__Task requirements__:
Answer these from the game-day text.
(a) How many people does the writer expect to be in the crowd at the game?
(b) Where does the writer leave the car at work?
(c) What animals distracted the writer on the walk during that first summer in Ottawa?

__Text shown__:

____________________

In the bathroom, brushing my teeth, I look in the mirror and wonder how the hockey players manage this.  A game day for them… knowing they’re going to be on the ice in front of 20,000 religious hockey people, whose god is symbolized by that red white and blue sweater with the big “C” and little “h” crested on the front (holding as much meaning for them as any cross does for a catholic)… Must leave them as jittering messes.  I mean I’m simply going to go watch.  To be part of that 20,000.  And I’ve got game day jitters.  

Anyway, a half hour later and with my teeth sanded down to the quick, I leave the house.

At work, I leave my car on the back lot, pull out my bag, and begin the march to the train station.  The construction zone makes the walk far from pleasant, but it’s uneventful too.  The last five minutes of the walk veers me off the roads.  The sidewalk meanders up a grassy hill and into a small wooded area before reaching the train station.  Walking it reminds me of my first summer in Ottawa.  Back then, I took the bus to the train station each day, made this twenty minute walk from the station to my office before retracing my steps eight hours later for the return bus home.  Back then, groundhogs and squirrels distracted me on my hike.  Today there are none… and the train awaits.

____________________

__Data shown__:
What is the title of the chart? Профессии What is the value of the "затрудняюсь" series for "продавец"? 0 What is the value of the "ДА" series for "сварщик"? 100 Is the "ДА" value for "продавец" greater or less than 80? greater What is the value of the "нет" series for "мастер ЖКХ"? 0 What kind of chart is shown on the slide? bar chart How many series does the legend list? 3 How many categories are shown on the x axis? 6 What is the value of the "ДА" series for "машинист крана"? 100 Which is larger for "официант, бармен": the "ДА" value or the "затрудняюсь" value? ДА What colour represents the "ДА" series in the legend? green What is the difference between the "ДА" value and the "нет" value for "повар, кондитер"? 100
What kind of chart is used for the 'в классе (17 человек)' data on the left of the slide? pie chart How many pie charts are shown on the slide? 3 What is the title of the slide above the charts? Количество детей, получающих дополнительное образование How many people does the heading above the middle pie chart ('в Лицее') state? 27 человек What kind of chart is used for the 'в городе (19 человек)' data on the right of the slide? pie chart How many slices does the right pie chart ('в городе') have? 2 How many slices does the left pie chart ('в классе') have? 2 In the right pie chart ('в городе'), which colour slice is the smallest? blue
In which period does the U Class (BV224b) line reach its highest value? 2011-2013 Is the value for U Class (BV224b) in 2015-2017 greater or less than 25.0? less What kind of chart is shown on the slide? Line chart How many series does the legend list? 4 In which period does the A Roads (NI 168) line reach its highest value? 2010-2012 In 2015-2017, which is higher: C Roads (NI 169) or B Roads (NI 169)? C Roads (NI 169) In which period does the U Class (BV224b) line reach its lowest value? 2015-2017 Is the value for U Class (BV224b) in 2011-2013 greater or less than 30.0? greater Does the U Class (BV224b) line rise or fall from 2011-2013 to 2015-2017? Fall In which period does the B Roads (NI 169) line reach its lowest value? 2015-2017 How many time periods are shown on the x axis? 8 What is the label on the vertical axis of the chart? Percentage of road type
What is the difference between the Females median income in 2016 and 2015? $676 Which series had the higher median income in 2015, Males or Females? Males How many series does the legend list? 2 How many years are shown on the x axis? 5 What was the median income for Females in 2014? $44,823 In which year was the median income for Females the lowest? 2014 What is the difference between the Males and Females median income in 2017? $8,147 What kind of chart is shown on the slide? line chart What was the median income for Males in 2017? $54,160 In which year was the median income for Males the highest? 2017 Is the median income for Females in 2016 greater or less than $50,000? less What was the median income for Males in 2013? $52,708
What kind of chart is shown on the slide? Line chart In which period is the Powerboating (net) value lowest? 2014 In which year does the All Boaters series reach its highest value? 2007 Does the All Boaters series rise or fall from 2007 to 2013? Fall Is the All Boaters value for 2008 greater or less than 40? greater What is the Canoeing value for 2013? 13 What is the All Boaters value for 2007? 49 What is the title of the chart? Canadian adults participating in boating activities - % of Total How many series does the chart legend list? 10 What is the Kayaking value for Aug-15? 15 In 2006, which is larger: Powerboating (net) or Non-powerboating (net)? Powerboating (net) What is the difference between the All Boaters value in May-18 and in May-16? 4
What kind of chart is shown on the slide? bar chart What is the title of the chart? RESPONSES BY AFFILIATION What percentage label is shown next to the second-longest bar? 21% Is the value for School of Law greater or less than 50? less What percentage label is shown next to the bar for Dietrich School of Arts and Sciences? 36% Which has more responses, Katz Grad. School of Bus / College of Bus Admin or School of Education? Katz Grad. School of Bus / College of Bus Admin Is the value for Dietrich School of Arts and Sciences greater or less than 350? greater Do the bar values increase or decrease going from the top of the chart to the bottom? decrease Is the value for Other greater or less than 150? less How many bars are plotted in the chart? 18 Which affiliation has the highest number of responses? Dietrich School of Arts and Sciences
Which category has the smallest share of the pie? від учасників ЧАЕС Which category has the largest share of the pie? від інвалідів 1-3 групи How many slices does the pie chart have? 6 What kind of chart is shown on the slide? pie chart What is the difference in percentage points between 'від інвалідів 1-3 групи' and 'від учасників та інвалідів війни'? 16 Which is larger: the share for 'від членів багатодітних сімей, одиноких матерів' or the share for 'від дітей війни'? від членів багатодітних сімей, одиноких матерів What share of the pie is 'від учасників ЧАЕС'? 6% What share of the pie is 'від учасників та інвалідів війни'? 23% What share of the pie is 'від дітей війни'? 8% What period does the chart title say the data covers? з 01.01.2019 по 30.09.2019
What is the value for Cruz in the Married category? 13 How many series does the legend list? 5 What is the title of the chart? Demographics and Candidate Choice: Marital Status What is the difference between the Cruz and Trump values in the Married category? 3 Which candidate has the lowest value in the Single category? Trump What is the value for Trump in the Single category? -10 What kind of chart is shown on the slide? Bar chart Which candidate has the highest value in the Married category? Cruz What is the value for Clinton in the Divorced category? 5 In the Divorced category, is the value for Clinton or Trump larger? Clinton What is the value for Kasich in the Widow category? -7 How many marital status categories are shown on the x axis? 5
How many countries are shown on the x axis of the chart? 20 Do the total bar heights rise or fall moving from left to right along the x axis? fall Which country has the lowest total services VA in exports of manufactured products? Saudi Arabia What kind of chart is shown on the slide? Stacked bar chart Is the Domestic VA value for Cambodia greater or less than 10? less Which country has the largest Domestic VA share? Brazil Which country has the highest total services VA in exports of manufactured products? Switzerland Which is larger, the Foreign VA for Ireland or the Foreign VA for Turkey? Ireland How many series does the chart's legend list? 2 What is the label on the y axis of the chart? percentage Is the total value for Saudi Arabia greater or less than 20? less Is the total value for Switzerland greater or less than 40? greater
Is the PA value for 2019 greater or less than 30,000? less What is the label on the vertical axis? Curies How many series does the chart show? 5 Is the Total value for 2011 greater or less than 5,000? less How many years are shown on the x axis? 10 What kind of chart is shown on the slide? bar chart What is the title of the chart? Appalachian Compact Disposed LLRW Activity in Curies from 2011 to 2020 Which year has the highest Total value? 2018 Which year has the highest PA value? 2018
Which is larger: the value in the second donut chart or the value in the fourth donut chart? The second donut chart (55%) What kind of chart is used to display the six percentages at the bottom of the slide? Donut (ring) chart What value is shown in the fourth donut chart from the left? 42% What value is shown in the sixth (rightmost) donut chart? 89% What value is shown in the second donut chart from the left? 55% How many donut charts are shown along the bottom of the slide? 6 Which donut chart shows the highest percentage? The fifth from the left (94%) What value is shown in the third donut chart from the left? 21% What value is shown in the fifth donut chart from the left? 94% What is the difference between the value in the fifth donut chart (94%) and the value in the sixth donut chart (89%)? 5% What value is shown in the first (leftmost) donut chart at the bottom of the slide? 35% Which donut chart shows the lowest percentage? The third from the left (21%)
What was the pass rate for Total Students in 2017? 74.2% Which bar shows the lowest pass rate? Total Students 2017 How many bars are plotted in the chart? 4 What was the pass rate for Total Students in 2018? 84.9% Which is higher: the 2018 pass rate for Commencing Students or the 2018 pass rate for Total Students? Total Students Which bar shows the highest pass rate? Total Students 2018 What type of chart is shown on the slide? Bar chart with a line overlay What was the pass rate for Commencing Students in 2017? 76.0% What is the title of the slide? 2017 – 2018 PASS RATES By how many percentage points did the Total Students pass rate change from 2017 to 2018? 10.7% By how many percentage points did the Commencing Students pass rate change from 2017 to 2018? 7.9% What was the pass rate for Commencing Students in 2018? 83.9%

____________________

__Answer section__:
(a) 20,000
(b) On the back lot
(c) Groundhogs and squirrels